When Computers are Worth Dirt (Share your technology-sucks stories here)

United States
March 18, 2010 5:24pm CST
So I'm sure you've been there. You were up all night working on an important research paper and just when you were about to print... your computer crashes. No, not just crashes, experiences a true melt-down. No amount of clicking "save" can save you now, you've lost your entire hard drive. Or has your computer ever contracted a virus so bad nothing would run? Have you ever stared at a kernel-panic screen after believing you've fixed the problem for the millionith time? Personally, I find it funny that the new computers in this house have had more crashes, meltdowns, and breakdowns than the fifteen year old Windows 95 machine my Dad still likes to use. Absolutely no new software runs on it, but it still runs like a dream. I still have my Windows XP that started having restart meltdowns two days out of the box. The hard-drive on this machine has crashed and been replaced twice. My sister's machine has had all sorts of viruses and spyware creep into it, despite a frantic effort on her part to keep up to date with security and run scans every week. Even my Mac has a chronic kernel-panic problem.
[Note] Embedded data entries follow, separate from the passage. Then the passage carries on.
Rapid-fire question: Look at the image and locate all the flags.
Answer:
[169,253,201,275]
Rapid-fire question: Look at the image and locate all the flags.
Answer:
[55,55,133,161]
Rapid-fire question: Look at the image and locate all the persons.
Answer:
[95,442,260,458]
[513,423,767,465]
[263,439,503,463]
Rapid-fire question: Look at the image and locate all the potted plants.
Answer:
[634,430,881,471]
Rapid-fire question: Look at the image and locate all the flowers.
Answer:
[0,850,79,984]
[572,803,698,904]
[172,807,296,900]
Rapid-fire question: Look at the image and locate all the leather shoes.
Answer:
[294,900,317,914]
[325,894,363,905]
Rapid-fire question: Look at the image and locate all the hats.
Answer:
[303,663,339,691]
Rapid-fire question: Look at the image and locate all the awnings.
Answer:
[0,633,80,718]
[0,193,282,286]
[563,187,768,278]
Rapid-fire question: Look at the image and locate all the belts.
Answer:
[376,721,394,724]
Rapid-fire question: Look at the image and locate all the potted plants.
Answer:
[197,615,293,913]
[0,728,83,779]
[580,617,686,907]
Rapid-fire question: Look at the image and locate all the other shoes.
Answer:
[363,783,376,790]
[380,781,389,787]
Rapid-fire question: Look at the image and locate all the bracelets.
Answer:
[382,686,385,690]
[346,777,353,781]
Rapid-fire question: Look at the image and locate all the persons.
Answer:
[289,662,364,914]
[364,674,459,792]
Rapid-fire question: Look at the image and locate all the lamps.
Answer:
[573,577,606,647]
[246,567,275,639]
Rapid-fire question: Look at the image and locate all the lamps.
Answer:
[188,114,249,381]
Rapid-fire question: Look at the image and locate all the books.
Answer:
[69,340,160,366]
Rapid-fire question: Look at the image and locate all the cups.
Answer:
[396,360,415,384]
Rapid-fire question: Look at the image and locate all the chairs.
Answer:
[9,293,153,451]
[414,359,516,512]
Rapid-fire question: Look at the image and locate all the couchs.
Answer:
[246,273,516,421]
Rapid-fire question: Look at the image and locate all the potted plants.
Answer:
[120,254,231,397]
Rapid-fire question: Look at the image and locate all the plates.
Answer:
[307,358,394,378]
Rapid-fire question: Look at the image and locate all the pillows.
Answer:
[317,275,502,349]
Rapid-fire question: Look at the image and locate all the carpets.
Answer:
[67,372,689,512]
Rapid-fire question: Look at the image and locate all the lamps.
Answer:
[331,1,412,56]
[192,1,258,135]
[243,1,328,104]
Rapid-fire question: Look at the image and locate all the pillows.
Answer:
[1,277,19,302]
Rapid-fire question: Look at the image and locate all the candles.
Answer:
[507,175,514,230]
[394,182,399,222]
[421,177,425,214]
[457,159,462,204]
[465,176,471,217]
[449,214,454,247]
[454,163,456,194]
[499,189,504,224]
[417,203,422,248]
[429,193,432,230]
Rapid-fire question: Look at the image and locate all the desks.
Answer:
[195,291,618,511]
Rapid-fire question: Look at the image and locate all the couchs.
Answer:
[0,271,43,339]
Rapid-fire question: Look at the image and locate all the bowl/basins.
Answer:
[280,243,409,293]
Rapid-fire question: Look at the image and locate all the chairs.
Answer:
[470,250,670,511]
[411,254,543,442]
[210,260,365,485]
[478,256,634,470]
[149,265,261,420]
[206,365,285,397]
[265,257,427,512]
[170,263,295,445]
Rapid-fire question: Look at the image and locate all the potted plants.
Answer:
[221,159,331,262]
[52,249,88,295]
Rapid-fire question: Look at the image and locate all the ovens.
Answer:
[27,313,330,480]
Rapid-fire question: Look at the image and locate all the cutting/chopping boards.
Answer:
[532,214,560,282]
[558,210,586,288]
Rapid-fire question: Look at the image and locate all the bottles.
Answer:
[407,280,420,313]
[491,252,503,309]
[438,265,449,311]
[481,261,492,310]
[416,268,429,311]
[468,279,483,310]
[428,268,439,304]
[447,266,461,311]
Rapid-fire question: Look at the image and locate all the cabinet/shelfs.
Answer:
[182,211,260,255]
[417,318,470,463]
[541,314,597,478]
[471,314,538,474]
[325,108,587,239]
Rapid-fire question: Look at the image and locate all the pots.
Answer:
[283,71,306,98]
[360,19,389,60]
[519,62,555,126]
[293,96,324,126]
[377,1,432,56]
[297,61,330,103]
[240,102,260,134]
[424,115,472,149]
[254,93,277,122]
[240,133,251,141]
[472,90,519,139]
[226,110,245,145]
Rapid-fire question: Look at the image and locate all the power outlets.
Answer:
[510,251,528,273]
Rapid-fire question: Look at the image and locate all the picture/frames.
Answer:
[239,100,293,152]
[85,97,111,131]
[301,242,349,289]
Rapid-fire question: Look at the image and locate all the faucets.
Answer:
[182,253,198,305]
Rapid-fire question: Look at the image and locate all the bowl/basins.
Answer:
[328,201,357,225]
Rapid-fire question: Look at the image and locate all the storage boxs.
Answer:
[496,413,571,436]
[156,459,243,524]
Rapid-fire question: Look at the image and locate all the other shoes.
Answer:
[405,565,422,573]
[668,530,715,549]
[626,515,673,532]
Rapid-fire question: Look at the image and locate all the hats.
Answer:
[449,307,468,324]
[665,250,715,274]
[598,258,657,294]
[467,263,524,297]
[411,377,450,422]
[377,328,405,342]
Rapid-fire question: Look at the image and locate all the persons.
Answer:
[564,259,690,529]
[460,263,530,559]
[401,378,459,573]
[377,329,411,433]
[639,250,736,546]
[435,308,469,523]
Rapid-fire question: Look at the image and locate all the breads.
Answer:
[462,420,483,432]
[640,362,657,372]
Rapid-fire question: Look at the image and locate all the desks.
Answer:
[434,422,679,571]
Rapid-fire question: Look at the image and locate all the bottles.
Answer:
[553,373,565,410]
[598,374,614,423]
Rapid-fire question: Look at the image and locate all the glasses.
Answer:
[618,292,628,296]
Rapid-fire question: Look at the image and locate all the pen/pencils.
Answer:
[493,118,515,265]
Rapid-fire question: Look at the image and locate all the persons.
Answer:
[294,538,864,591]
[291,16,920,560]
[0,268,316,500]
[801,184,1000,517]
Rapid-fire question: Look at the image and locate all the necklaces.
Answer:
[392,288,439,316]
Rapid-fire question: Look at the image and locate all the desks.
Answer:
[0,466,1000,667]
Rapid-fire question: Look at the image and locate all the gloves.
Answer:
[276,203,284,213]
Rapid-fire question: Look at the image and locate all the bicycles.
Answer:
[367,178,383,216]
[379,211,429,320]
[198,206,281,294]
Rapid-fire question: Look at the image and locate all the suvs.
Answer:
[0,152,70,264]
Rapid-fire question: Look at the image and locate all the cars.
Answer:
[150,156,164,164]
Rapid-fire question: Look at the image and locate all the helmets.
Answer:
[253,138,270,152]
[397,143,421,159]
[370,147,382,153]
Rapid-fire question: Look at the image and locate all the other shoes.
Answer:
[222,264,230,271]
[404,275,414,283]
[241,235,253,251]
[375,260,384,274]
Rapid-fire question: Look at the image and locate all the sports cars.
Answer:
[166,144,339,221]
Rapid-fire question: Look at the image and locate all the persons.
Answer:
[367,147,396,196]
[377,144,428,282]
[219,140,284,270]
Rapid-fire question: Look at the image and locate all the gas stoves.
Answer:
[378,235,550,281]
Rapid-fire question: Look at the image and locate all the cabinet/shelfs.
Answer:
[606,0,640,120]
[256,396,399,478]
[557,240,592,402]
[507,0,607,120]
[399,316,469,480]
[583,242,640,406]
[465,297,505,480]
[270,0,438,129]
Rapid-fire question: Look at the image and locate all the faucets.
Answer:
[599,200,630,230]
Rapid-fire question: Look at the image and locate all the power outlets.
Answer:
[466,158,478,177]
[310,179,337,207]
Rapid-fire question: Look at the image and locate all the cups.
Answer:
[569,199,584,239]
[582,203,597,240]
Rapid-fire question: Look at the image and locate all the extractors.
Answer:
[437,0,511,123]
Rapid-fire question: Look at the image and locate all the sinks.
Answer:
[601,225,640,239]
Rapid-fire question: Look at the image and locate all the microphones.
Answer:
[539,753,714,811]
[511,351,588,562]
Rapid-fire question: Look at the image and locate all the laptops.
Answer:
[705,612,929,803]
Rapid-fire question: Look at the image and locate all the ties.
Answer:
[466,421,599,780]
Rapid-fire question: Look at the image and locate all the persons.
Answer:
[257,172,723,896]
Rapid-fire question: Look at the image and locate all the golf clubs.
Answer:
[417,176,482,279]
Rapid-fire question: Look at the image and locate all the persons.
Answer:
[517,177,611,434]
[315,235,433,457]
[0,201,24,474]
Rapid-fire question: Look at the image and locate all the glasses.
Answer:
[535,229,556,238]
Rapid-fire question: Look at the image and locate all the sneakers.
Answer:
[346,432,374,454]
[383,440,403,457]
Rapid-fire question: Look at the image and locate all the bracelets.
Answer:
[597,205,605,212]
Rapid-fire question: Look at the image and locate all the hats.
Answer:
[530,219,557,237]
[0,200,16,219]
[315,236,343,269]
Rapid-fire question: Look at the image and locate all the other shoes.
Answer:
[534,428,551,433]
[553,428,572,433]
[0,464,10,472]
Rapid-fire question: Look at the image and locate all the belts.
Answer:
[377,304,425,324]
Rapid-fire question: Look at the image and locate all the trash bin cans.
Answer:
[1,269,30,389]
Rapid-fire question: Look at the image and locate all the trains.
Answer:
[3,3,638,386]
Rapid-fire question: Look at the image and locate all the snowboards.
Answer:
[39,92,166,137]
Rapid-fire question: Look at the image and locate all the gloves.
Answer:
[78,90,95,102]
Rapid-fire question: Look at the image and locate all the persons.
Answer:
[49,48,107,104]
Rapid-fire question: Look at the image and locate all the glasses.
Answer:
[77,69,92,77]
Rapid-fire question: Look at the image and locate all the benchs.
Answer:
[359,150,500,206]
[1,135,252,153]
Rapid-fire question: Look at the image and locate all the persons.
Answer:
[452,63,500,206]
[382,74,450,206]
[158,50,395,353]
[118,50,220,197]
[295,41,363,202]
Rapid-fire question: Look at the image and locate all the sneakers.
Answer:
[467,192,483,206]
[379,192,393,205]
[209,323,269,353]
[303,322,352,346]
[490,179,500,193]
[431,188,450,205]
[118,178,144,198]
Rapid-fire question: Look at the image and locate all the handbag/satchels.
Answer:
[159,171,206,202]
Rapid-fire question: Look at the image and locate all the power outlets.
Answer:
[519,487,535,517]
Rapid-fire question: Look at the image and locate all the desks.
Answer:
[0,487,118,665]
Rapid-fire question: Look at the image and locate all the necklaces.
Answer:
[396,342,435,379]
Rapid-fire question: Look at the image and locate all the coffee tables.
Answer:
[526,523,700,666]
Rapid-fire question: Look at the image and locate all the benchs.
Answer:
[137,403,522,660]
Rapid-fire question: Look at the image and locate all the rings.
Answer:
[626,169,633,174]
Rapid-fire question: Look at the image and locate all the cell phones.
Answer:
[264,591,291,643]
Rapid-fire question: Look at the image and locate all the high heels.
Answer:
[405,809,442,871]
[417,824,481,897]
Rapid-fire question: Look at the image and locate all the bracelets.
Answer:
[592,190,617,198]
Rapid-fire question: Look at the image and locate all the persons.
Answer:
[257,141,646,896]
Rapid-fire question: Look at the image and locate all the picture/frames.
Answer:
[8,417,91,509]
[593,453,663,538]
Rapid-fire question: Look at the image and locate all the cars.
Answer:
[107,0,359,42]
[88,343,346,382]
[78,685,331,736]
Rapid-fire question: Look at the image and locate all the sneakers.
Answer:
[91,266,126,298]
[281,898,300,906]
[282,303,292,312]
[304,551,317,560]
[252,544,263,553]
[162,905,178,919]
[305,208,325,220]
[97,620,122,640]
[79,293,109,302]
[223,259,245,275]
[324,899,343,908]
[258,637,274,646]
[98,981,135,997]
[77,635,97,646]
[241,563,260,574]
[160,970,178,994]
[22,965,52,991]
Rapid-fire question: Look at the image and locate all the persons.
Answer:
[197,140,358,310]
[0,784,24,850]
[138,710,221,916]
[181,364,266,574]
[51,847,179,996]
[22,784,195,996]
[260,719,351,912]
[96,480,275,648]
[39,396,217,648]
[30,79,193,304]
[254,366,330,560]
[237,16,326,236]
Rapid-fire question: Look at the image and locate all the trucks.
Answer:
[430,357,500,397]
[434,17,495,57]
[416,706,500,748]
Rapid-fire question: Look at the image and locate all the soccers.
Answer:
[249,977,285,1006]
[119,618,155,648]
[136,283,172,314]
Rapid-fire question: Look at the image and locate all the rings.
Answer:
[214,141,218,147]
Don't say you know how to fix that problem, because whatever your solution is, we've tried it already. So how about you? Ever had a bad crash that made you want to swear off computers for the rest of your life?
2 responses
@dr9rim (247)
• Australia
19 Mar 10
new programs just annoys me sometimes. 5 years ago simple application (word, photoshop, GAMES) only require 100-200 MBs of diskspace to run. but now they need 4-5 GBs. they still generally do the same thing. i think having a huge program is a hassle. when i was in uni 5 years ago the computers are a lot simpler (not as simple as win95 tho). all the basic programmes are very 'light' and only the serious programs require 1GB of diskspace to install and run. and guess what, those are the programs that make the computers crash. well we do have tech improvements. and in computer world, 5 years is a lot of improvements. but the programs also gets more complicated (even to do simple stuff they manage to complicate it) and as for computers, like you said allyoftherain, they seem to crash more often. seems we need to get a new computer every two years of deal with the crashes huh?
@BlueGoblin (1829)
• United States
19 Mar 10
I use Vista and i swear my computer freezes every time I select 'Computer' and look through my folders. It freezes whenever I open an Abobe file too. Overall I can't stand my computer. McAfee makes it even worse.